-- START OF Exercise data --

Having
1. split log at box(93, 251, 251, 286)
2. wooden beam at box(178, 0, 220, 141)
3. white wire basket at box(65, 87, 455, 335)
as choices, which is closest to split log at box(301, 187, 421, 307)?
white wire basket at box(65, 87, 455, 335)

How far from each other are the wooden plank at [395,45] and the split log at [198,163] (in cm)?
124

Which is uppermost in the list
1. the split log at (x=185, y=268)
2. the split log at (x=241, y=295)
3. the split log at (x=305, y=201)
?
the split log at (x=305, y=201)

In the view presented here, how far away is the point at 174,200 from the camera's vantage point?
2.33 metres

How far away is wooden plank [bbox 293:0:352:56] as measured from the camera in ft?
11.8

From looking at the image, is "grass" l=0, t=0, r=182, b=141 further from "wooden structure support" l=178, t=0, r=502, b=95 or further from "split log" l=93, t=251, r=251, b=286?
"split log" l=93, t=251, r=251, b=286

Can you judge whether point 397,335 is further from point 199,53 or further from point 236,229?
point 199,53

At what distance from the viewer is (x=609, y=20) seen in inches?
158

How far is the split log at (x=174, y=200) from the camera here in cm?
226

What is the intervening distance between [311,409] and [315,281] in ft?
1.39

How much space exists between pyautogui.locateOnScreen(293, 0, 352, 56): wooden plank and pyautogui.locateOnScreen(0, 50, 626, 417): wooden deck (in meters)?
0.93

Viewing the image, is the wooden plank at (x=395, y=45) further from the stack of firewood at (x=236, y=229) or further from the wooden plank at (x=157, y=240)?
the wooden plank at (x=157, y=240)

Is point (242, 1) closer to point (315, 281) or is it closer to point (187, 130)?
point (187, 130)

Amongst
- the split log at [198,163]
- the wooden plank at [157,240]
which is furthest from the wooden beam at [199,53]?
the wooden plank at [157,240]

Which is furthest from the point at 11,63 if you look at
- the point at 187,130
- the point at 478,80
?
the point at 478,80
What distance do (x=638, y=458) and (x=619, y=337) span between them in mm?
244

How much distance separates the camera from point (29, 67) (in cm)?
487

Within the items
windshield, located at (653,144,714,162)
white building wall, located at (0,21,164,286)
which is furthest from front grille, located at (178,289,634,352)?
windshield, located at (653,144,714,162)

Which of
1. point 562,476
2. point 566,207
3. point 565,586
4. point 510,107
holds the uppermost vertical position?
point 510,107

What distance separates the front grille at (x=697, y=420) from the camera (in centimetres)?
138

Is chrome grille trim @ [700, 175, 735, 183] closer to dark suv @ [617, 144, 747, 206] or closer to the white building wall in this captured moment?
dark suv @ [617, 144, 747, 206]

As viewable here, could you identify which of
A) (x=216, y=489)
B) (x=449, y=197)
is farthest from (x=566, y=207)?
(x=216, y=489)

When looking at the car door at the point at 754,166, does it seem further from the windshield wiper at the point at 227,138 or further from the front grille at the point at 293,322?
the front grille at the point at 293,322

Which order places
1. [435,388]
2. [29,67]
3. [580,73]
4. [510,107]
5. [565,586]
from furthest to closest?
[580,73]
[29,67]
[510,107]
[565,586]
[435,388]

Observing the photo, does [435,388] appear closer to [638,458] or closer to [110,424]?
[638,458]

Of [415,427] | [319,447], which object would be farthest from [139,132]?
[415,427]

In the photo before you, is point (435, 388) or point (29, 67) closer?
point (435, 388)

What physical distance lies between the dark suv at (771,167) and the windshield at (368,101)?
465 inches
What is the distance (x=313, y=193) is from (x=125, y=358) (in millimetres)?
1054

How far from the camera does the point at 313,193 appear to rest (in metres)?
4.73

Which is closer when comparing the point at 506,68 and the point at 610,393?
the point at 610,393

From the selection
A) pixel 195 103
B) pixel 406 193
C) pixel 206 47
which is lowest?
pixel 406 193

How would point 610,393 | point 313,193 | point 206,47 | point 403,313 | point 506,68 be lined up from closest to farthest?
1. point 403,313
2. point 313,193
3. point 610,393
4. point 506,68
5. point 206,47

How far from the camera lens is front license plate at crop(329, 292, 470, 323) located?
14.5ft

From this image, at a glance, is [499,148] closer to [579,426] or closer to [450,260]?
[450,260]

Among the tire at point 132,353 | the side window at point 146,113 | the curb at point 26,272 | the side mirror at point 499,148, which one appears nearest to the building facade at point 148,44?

-- END OF Exercise data --

- Requirements: Put every line of the entries above into a JSON list of strings, one string per line, leaving out blank lines.

- Solution for this problem:
[
  "Having",
  "1. split log at box(93, 251, 251, 286)",
  "2. wooden beam at box(178, 0, 220, 141)",
  "3. white wire basket at box(65, 87, 455, 335)",
  "as choices, which is closest to split log at box(301, 187, 421, 307)?",
  "white wire basket at box(65, 87, 455, 335)",
  "How far from each other are the wooden plank at [395,45] and the split log at [198,163] (in cm)?",
  "124",
  "Which is uppermost in the list",
  "1. the split log at (x=185, y=268)",
  "2. the split log at (x=241, y=295)",
  "3. the split log at (x=305, y=201)",
  "?",
  "the split log at (x=305, y=201)",
  "In the view presented here, how far away is the point at 174,200 from the camera's vantage point?",
  "2.33 metres",
  "How far away is wooden plank [bbox 293:0:352:56] as measured from the camera in ft?",
  "11.8",
  "From looking at the image, is \"grass\" l=0, t=0, r=182, b=141 further from \"wooden structure support\" l=178, t=0, r=502, b=95 or further from \"split log\" l=93, t=251, r=251, b=286?",
  "\"split log\" l=93, t=251, r=251, b=286",
  "Can you judge whether point 397,335 is further from point 199,53 or further from point 236,229?",
  "point 199,53",
  "At what distance from the viewer is (x=609, y=20) seen in inches?",
  "158",
  "How far is the split log at (x=174, y=200) from the camera here in cm?",
  "226",
  "What is the intervening distance between [311,409] and [315,281] in ft?",
  "1.39",
  "How much space exists between pyautogui.locateOnScreen(293, 0, 352, 56): wooden plank and pyautogui.locateOnScreen(0, 50, 626, 417): wooden deck (in meters)?",
  "0.93",
  "Viewing the image, is the wooden plank at (x=395, y=45) further from the stack of firewood at (x=236, y=229) or further from the wooden plank at (x=157, y=240)?",
  "the wooden plank at (x=157, y=240)",
  "Is point (242, 1) closer to point (315, 281) or is it closer to point (187, 130)?",
  "point (187, 130)",
  "Amongst",
  "- the split log at [198,163]",
  "- the wooden plank at [157,240]",
  "which is furthest from the wooden beam at [199,53]?",
  "the wooden plank at [157,240]",
  "Which is furthest from the point at 11,63 if you look at",
  "- the point at 187,130",
  "- the point at 478,80",
  "?",
  "the point at 478,80",
  "What distance do (x=638, y=458) and (x=619, y=337) span between them in mm?",
  "244",
  "How much distance separates the camera from point (29, 67) (in cm)?",
  "487",
  "Within the items",
  "windshield, located at (653,144,714,162)",
  "white building wall, located at (0,21,164,286)",
  "which is furthest from front grille, located at (178,289,634,352)?",
  "windshield, located at (653,144,714,162)",
  "Which of",
  "1. point 562,476",
  "2. point 566,207",
  "3. point 565,586",
  "4. point 510,107",
  "holds the uppermost vertical position?",
  "point 510,107",
  "What distance separates the front grille at (x=697, y=420) from the camera (in centimetres)?",
  "138",
  "Is chrome grille trim @ [700, 175, 735, 183] closer to dark suv @ [617, 144, 747, 206] or closer to the white building wall in this captured moment?",
  "dark suv @ [617, 144, 747, 206]",
  "As viewable here, could you identify which of",
  "A) (x=216, y=489)",
  "B) (x=449, y=197)",
  "is farthest from (x=566, y=207)?",
  "(x=216, y=489)",
  "When looking at the car door at the point at 754,166, does it seem further from the windshield wiper at the point at 227,138 or further from the front grille at the point at 293,322?",
  "the front grille at the point at 293,322",
  "Which order places",
  "1. [435,388]",
  "2. [29,67]",
  "3. [580,73]",
  "4. [510,107]",
  "5. [565,586]",
  "from furthest to closest?",
  "[580,73]",
  "[29,67]",
  "[510,107]",
  "[565,586]",
  "[435,388]",
  "Observing the photo, does [435,388] appear closer to [638,458] or closer to [110,424]?",
  "[638,458]",
  "Of [415,427] | [319,447], which object would be farthest from [139,132]?",
  "[415,427]",
  "In the photo before you, is point (435, 388) or point (29, 67) closer?",
  "point (435, 388)",
  "What physical distance lies between the dark suv at (771,167) and the windshield at (368,101)?",
  "465 inches",
  "What is the distance (x=313, y=193) is from (x=125, y=358) (in millimetres)?",
  "1054",
  "How far from the camera does the point at 313,193 appear to rest (in metres)?",
  "4.73",
  "Which is closer when comparing the point at 506,68 and the point at 610,393?",
  "the point at 610,393",
  "From the selection",
  "A) pixel 195 103",
  "B) pixel 406 193",
  "C) pixel 206 47",
  "which is lowest?",
  "pixel 406 193",
  "How would point 610,393 | point 313,193 | point 206,47 | point 403,313 | point 506,68 be lined up from closest to farthest?",
  "1. point 403,313",
  "2. point 313,193",
  "3. point 610,393",
  "4. point 506,68",
  "5. point 206,47",
  "How far from the camera lens is front license plate at crop(329, 292, 470, 323) located?",
  "14.5ft",
  "From this image, at a glance, is [499,148] closer to [579,426] or closer to [450,260]?",
  "[450,260]",
  "Among the tire at point 132,353 | the side window at point 146,113 | the curb at point 26,272 | the side mirror at point 499,148, which one appears nearest to the building facade at point 148,44?"
]